Required work:
(a) Quote the passage of the article about the tiger cub Mangala, starting at "After she was" and ending at "Reserve told TNM.".
(b) List every person the article about the tiger cub Mangala mentions by name.
(c) According to the article about the tiger cub Mangala, how much meat is she served each day?

Reading passage:
###

When a forest watcher found 2-month-old Mangala, her health was so frail that the forest officers were not sure she would make it.

Tiger cub MangalaMangala, the tiger cub
Features Wildlife Friday, July 30, 2021 - 19:04

In November 2020, Bijumon, a forest watcher at the Periyar Tiger Reserve, followed the warning calls of monkeys in the forest when he came across a tiger cub, near the Mangaladevi hill. The two-month-old female cub was abandoned by her mother, and was not healthy when Bijumon found her. A group of forest watchers then arrived at the spot and sent photographs of the cub to Suresh Babu, Deputy Conservator of Forests, Periyar Tiger Reserve. Once the DCF was informed, the forest officials quickly arranged for the cub to be rescued to a nearby camp.

After she was rescued, a special medical team was constituted to check on the cub, whom the officials had named Mangala. It was found that her legs were weak and her eyesight was poor. Her health was so frail that the forest officials thought she would die, and some of them spent several nights without sleep, watching over her throughout. From then on, the Forest Department made it their mission to help her recover.

"There is a standard operational procedure given by the National Tiger Conservation Authority, if a tiger cub is found orphaned. Initial attempts were made to reunite the cub with its mother. We kept cameras in nearby locations to find its mother. The mother tiger was identified, but we were not able to reunite them," Manu Sathyan, Assistant Field Director, Periyar Tiger Reserve told TNM.


With the Forest Department now forced to take care of Mangala, the next step was to help her gain strength. After the initial treatments, Mangala was brought to Karadi Kavala, which is six kilometres from where she was found and is slightly warmer. Here, she underwent intense medication and physiotherapy, which made her legs stronger and improved her eyesight significantly. Over a period of eight months, she gained 40 kg and is served about 1.5 kg of meat every day.

Months after being under the watchful eye of the Forest Department, Mangala was shifted to a larger enclosure on Thursday, July 29, which was also World Tiger Day. Here, she can learn to adapt to a more natural environment. Officials aim to rewilding Mangala, which involves training her for survival the same way her mother would have trained her. And if she meets all the criteria, she will be introduced back into the forest where she belongs.

###

Data below:
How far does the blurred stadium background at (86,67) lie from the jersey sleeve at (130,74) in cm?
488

###

Solutions for each task:
(a)
After she was rescued, a special medical team was constituted to check on the cub, whom the officials had named Mangala. It was found that her legs were weak and her eyesight was poor. Her health was so frail that the forest officials thought she would die, and some of them spent several nights without sleep, watching over her throughout. From then on, the Forest Department made it their mission to help her recover.

"There is a standard operational procedure given by the National Tiger Conservation Authority, if a tiger cub is found orphaned. Initial attempts were made to reunite the cub with its mother. We kept cameras in nearby locations to find its mother. The mother tiger was identified, but we were not able to reunite them," Manu Sathyan, Assistant Field Director, Periyar Tiger Reserve told TNM.

(b) Bijumon, Suresh Babu, Manu Sathyan

(c) About 1.5 kg of meat.